*GIVEN TASK*
Recast the lines from the one containing "Of the point" through the end of the records, inclusive, as a JSON list of strings with one string per line, leaving out blank lines.

— Begin RECORD EXTRACTS —

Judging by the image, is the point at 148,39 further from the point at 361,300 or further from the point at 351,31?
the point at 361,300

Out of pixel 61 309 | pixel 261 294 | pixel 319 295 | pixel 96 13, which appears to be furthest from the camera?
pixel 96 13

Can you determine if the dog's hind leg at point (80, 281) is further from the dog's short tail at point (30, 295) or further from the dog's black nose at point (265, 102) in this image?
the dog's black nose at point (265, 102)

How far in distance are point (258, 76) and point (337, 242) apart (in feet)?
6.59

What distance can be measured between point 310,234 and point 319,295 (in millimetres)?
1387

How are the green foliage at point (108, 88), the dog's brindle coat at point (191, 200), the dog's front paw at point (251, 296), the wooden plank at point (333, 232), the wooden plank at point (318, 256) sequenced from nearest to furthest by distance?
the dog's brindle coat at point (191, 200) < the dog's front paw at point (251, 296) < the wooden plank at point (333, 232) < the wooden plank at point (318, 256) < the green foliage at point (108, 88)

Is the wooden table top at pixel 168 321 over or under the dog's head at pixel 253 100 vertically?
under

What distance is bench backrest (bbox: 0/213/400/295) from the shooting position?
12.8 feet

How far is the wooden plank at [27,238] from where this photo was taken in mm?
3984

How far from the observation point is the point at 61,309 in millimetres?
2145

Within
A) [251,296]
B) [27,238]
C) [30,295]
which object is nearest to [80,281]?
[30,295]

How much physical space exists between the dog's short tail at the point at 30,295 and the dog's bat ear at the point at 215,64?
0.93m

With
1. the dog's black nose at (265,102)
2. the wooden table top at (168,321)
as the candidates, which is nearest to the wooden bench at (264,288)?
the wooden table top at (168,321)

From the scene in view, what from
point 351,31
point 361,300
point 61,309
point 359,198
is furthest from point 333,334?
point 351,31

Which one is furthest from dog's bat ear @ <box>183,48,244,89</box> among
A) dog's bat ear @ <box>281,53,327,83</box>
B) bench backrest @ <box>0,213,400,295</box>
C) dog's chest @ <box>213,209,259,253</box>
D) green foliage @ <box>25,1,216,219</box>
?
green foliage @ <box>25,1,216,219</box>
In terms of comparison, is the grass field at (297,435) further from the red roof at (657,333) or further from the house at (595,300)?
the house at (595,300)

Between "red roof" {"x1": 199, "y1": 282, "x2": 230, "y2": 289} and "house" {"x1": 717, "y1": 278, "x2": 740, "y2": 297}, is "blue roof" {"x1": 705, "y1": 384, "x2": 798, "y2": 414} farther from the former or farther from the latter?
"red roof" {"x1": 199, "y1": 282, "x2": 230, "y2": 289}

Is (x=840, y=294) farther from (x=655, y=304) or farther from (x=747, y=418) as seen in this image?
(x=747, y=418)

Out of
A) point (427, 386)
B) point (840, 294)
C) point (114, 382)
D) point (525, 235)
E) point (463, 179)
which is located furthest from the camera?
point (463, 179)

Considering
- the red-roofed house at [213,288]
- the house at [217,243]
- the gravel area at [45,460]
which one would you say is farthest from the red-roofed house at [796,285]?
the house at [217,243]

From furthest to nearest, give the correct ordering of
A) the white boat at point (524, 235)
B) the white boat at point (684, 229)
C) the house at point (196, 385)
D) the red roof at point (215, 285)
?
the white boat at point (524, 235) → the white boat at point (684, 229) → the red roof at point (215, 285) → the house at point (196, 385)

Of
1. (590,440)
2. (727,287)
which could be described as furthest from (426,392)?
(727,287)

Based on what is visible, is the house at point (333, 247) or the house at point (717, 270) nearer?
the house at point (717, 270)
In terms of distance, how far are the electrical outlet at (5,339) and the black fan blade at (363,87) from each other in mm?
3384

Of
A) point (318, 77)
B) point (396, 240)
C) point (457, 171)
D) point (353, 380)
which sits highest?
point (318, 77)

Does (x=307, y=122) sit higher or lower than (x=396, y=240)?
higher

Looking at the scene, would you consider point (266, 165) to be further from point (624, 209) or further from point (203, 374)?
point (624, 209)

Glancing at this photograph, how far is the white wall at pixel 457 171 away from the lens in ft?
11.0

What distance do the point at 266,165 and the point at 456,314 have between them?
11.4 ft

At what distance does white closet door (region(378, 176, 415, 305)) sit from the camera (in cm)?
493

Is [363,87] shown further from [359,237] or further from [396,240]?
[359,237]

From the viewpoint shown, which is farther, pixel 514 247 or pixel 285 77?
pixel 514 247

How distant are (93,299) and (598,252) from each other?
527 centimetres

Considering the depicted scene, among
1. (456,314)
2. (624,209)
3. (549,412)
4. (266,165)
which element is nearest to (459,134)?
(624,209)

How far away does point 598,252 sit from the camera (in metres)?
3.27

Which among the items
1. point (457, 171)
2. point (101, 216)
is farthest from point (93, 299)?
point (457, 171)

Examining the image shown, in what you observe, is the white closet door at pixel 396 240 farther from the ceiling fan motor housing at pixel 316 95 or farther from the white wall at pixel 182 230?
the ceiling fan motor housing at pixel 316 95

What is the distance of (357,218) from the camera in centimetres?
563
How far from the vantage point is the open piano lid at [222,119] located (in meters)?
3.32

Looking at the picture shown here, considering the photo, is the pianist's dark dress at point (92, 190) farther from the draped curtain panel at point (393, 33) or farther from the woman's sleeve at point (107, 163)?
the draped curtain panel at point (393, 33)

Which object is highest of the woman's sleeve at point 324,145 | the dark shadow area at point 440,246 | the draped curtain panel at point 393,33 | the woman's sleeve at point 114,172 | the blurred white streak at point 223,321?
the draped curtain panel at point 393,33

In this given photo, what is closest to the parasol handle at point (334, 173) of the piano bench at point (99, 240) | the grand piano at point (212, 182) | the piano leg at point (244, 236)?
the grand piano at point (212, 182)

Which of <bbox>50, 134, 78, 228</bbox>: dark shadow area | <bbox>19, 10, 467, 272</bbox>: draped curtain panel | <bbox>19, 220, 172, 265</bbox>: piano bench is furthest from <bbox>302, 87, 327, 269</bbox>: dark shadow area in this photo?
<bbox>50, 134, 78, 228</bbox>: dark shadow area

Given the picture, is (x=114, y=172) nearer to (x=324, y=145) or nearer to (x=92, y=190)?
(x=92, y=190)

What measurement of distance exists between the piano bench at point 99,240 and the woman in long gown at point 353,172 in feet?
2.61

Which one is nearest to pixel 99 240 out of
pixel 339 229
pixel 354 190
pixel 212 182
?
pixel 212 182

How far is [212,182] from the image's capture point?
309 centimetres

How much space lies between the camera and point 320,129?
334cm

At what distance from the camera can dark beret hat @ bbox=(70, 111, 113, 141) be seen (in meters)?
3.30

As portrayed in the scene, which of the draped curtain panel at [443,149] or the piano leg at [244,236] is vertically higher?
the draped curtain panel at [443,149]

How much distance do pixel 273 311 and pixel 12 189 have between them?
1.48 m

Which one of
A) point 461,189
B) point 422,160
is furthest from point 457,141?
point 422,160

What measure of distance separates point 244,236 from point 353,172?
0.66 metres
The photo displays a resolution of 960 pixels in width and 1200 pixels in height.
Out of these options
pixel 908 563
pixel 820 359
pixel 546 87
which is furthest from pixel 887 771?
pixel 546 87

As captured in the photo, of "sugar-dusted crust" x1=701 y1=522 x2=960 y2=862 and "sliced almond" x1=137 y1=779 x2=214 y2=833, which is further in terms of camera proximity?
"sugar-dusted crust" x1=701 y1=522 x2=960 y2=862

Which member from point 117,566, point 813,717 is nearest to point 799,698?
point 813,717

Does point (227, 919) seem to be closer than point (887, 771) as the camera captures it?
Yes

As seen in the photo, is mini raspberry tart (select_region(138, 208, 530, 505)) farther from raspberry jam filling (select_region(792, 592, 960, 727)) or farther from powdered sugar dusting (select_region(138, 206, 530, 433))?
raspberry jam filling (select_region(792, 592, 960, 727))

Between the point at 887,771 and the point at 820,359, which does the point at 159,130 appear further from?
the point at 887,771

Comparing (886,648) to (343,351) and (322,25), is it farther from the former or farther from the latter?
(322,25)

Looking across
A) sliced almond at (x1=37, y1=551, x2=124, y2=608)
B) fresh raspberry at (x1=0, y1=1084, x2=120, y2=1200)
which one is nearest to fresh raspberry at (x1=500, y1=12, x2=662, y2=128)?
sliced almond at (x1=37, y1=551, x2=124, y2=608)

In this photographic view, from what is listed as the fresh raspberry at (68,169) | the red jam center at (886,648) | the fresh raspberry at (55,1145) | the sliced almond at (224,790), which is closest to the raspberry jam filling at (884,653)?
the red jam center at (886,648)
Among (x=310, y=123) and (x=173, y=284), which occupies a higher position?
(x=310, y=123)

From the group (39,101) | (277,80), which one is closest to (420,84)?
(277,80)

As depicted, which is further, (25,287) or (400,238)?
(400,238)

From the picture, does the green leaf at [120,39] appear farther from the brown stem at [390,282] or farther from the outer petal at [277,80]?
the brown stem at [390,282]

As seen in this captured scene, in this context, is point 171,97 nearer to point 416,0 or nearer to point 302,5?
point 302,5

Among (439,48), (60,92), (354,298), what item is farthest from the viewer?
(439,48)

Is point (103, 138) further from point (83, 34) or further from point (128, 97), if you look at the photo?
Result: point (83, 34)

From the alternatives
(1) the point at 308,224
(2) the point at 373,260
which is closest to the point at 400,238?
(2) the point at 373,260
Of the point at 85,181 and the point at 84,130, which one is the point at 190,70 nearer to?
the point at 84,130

— End RECORD EXTRACTS —

*RESULT OF THE EXERCISE*
[
  "Of the point at 85,181 and the point at 84,130, which one is the point at 190,70 nearer to?",
  "the point at 84,130"
]